I hate to make pages just to state what is probably already obvious, but I feel it deserves being said. Secure Boot has little to do with securing the boot process. At least in the sense of the word as most people envision.

The industry push built up around Secure Boot has way more to do with securing their product from running non-vendor approved platforms than anything to do with protecting you individually. Big tech always likes to paint things as though it is for safety when in reality it is almost always about control.

Why is it that some boards allow user management of keys or that users are allowed to "disable secure boot"? Simply because it would be too obvious, and too much too soon. The trend is always towards more control and more centralization and so I think hardware designs over the coming years will only reflect this.

And it is already good enough for powerful players that when the odd user takes up interest in running something other than Windows, they must now first disable the big scary sounding "Secure Boot" before being allowed to proceed. Who wants to make their computer less "secure", right? This also checks the box of making competitors, GNU Linux, BSD and others acquire signed keys, special authorization to be allowed to boot with leaving the anti feature enabled.
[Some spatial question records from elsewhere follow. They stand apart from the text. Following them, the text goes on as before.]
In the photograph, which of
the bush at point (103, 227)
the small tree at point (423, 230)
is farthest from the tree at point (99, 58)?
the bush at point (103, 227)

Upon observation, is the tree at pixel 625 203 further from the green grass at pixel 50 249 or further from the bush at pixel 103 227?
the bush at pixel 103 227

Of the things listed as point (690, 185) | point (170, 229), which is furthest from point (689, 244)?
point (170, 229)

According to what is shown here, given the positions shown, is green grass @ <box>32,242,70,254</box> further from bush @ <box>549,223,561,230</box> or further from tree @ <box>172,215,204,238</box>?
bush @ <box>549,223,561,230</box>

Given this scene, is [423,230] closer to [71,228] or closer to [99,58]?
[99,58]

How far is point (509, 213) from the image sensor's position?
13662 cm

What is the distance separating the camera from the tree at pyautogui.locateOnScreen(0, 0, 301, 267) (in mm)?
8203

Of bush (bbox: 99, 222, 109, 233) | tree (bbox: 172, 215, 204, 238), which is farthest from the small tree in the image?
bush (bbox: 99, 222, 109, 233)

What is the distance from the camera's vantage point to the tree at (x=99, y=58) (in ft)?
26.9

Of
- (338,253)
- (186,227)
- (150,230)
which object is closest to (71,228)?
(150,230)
Does all of this mean that securing the boot process, as specified through UEFI, have no meritt? Of course not. I just do not buy that this was the primary intention by even a long measure. As mentioned earlier, where users can control their own keys, it can present an opportunity to further harden a device. But a realistic model of the threat must be noted, the boot process represents a very small window of time and those attacking the boot sequence generally need physical hardware access.